Outgoing shock waves at collapse of a cavitation bubble in water

Abstract

Formation and propagation of a shock pulse arising at collapse of a cavitation bubble in water are numerically studied. The initial bubble radius R0 is varied in the range 1–4 mm, the liquid pressure p∞ in the range 1–20 bar, and the liquid temperature T∞ in the range 20–80 °C. The dynamics of the vapor in the bubble and the surrounding liquid is governed by the equations of gas dynamics with allowing for the heat conductivity, heat and mass exchange on the bubble surface. Wide-range equations of state are applied. The numerical technique is based on the Godunov method on moving grids thickened to the bubble surface.
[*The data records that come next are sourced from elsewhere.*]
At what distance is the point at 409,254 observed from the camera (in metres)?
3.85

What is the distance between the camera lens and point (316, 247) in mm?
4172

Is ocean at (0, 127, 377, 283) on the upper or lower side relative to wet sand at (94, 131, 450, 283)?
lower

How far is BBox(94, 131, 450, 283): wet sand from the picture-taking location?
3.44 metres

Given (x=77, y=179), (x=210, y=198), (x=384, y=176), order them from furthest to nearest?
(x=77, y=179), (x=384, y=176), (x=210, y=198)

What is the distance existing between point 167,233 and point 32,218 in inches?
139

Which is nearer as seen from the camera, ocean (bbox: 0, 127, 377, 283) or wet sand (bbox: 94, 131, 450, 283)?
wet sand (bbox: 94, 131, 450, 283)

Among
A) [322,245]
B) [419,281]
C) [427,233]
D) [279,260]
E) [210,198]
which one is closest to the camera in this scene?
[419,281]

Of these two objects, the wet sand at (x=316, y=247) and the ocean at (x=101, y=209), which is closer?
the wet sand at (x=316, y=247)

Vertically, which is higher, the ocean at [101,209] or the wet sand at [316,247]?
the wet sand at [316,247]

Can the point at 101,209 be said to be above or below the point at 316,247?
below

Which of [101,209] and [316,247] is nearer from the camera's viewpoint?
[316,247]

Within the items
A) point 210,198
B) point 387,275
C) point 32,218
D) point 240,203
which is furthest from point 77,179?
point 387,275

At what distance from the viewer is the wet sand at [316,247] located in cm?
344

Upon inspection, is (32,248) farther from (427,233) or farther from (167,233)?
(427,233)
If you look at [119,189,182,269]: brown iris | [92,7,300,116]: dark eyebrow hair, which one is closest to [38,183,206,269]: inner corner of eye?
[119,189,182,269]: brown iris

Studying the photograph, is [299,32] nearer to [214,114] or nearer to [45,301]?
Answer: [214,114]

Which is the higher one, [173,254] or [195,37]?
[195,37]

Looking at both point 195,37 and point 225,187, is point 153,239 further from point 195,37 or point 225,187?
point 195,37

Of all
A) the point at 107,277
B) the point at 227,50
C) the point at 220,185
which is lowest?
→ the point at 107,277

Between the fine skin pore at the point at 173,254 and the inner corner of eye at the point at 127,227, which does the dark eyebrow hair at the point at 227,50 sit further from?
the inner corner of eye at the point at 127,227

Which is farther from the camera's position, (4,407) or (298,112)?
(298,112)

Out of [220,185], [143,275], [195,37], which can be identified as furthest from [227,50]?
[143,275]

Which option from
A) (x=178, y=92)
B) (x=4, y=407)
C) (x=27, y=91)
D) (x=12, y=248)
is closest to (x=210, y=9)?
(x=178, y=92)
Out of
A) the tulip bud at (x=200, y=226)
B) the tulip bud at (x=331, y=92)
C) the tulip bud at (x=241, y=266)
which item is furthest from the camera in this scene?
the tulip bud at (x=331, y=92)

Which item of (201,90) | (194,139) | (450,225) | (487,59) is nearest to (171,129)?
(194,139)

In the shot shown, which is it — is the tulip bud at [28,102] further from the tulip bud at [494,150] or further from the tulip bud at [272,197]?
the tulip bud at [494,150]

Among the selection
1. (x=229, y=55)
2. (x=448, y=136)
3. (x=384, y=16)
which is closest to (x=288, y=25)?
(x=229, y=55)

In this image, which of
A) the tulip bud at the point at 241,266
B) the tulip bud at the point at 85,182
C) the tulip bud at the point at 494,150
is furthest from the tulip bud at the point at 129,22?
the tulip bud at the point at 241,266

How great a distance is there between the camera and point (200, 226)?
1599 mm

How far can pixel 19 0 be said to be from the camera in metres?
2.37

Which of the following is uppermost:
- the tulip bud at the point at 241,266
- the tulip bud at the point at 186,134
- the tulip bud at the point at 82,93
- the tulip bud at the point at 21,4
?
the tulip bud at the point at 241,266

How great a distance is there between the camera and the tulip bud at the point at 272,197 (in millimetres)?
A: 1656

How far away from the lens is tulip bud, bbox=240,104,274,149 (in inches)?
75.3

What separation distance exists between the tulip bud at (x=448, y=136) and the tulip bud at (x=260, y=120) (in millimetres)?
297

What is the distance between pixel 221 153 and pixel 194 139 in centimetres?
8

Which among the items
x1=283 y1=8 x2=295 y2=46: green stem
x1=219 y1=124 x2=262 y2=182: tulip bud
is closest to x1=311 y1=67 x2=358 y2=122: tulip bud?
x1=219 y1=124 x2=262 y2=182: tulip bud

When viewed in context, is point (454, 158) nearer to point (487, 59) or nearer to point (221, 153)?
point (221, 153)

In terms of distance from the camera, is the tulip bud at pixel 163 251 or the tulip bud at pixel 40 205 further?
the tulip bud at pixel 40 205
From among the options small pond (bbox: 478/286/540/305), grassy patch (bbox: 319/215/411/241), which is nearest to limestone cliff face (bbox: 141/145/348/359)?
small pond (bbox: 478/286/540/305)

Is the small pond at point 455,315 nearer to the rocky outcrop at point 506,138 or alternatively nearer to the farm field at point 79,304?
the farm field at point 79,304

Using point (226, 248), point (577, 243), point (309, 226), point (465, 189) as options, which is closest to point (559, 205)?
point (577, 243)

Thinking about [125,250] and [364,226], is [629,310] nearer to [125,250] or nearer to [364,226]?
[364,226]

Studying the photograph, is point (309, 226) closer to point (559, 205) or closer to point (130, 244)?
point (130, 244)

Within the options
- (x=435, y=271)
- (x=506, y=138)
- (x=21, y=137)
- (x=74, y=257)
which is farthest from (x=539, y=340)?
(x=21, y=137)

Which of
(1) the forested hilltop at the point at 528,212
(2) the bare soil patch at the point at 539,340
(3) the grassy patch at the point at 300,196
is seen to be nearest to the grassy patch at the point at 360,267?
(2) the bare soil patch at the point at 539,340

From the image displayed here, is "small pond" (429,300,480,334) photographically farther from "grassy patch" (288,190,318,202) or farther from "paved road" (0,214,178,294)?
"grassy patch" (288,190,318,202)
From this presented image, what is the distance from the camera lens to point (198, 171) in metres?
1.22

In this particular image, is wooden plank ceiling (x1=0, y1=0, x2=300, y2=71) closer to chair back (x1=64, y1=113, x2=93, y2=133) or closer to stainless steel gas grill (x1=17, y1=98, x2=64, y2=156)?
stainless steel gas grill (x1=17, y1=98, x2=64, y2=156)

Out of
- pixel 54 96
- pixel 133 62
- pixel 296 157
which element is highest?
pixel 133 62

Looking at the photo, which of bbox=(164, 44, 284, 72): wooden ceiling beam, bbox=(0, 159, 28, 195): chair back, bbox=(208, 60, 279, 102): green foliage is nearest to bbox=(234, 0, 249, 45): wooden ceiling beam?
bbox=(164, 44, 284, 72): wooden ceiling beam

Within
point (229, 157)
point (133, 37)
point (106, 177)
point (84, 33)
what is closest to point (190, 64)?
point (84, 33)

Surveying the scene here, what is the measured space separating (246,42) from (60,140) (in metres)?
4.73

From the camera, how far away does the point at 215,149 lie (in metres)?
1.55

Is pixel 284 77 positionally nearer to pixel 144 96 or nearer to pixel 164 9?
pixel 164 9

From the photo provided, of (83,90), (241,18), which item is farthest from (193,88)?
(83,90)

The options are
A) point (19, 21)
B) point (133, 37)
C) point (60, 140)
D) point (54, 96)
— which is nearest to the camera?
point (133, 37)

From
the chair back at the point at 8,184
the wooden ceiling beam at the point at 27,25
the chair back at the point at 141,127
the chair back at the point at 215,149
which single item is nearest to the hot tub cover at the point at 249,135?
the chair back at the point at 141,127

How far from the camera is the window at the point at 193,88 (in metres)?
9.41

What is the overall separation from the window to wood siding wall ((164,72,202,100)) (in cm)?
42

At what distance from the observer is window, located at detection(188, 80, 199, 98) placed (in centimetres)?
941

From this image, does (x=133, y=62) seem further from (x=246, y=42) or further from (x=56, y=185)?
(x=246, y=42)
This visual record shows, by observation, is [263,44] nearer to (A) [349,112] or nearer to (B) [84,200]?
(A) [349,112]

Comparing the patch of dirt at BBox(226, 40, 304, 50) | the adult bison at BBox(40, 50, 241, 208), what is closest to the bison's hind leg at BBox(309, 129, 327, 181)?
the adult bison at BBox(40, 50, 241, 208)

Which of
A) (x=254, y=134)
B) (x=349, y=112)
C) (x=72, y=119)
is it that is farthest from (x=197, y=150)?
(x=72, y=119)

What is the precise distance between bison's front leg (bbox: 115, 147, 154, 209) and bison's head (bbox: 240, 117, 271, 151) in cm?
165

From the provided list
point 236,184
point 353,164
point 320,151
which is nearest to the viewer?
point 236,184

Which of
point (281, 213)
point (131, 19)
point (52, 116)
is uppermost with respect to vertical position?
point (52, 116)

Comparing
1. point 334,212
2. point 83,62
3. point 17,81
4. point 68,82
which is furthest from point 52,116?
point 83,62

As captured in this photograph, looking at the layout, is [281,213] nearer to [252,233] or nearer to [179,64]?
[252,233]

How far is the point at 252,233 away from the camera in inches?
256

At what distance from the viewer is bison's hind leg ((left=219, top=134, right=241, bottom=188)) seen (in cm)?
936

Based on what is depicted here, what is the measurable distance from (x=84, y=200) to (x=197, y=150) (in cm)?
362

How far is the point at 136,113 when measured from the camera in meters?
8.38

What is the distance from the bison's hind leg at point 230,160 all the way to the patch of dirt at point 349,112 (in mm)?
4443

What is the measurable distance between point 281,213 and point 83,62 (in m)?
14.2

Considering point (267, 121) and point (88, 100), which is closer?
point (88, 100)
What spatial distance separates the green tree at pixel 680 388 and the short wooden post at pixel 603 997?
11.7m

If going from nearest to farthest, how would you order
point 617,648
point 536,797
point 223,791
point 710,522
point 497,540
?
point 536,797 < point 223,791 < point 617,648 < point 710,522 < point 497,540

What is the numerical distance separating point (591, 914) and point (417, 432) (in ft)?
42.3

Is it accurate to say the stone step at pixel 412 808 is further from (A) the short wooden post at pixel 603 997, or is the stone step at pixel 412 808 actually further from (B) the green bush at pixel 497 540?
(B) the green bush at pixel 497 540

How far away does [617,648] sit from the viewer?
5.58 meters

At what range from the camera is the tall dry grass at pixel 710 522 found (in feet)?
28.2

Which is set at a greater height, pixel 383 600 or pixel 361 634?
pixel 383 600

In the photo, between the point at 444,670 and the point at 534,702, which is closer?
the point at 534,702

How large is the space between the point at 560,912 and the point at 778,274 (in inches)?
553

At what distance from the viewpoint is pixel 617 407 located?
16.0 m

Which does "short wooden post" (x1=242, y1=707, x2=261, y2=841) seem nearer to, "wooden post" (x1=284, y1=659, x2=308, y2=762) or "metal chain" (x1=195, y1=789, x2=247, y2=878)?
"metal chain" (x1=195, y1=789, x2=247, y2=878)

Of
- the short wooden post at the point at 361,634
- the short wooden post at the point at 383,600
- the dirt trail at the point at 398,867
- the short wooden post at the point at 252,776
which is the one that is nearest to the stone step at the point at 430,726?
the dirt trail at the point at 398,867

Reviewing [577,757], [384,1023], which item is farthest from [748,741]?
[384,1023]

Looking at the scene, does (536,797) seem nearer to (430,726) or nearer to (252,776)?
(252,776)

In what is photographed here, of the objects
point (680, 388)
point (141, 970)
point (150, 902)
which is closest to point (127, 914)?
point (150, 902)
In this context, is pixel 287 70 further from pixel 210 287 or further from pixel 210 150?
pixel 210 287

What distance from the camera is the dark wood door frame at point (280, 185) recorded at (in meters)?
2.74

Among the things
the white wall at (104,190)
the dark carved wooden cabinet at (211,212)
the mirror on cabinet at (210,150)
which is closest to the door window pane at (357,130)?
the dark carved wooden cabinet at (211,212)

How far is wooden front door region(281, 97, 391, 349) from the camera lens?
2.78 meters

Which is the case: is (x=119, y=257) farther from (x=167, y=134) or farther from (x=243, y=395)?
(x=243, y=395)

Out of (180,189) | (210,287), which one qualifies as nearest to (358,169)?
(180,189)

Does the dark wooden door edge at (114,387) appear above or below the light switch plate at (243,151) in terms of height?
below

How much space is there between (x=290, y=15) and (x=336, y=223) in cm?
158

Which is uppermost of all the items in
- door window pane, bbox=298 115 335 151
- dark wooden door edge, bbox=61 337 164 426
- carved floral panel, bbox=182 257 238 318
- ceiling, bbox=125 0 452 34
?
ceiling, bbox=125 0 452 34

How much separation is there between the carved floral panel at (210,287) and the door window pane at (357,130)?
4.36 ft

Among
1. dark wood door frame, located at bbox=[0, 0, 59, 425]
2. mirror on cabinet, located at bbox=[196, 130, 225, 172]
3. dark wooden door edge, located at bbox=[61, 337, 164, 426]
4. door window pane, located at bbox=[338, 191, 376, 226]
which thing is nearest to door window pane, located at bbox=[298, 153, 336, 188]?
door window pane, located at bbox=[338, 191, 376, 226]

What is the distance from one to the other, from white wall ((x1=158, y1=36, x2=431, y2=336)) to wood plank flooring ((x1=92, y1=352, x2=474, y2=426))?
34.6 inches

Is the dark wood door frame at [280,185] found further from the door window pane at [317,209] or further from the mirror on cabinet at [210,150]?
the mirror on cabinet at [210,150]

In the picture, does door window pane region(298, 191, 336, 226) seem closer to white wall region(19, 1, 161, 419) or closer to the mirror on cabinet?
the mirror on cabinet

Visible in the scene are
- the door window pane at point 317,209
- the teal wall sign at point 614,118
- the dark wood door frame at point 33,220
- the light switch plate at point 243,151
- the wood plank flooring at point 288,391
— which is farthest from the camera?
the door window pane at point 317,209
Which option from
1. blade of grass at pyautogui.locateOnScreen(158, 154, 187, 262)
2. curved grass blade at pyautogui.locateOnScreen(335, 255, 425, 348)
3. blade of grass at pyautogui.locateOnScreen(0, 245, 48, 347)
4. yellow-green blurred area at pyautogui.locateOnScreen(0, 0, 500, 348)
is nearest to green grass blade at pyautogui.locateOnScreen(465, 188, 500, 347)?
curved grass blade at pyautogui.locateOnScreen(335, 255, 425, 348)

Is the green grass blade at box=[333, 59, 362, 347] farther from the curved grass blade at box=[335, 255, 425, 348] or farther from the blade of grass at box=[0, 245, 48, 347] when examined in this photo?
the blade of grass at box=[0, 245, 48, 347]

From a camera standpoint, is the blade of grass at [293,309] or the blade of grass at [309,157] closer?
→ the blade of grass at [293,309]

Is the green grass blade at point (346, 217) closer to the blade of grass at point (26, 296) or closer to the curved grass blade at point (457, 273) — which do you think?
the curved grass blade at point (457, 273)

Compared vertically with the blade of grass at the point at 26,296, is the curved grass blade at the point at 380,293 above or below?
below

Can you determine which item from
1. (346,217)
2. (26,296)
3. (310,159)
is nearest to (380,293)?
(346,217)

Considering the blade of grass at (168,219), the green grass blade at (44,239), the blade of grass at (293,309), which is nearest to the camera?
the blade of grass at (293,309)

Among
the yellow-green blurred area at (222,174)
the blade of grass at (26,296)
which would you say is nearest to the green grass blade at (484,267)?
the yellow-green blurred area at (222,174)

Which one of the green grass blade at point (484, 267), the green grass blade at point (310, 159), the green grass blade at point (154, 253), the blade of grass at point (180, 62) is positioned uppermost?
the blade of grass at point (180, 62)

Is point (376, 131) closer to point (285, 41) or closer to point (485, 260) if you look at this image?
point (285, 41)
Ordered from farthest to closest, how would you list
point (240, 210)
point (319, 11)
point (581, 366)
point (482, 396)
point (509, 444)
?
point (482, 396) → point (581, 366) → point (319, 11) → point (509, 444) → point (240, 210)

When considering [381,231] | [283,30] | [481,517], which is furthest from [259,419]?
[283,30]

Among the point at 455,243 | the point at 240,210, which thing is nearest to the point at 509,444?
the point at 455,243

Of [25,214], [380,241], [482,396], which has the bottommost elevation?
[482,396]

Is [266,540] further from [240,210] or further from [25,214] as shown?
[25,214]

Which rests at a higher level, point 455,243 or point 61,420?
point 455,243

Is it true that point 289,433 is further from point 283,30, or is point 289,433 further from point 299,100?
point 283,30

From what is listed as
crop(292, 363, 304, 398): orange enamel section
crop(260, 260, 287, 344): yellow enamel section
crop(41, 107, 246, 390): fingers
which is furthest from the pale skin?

A discontinuous approximation of the numerical shock pulse in the vicinity of its front part is used. The case of R0=1 mm, p∞=1 bar, T∞=20 °C is considered as a reference one. It is revealed that the influence of R0 in terms of the dimensionless distance from the collapse center r/R0 is not large and is mainly realized during the shock pulse formation. The variation in p∞ mostly leads to quantitative changes of the pulse characteristics. In particular, the maximum rate of decrease in the pulse pressure peak grows with r (the distance to the collapse center) from that of a regression proportional to r−3/2 to that of a regression according to r−4/3. With rising T∞, the pulse gets weaker and becomes pronounced at larger distance from the collapse center. With increasing T∞ to about 45 °C at R0=1.92 mm and p∞=1 bar, the pulse turns out to be shockless. With the increase of T∞ to approximately 40 °C, the maximum rate of decay in the pulse pressure amplitude is reduced to that of a regression proportional to r−1. It is shown that the obtained results are in good agreement with known experimental data.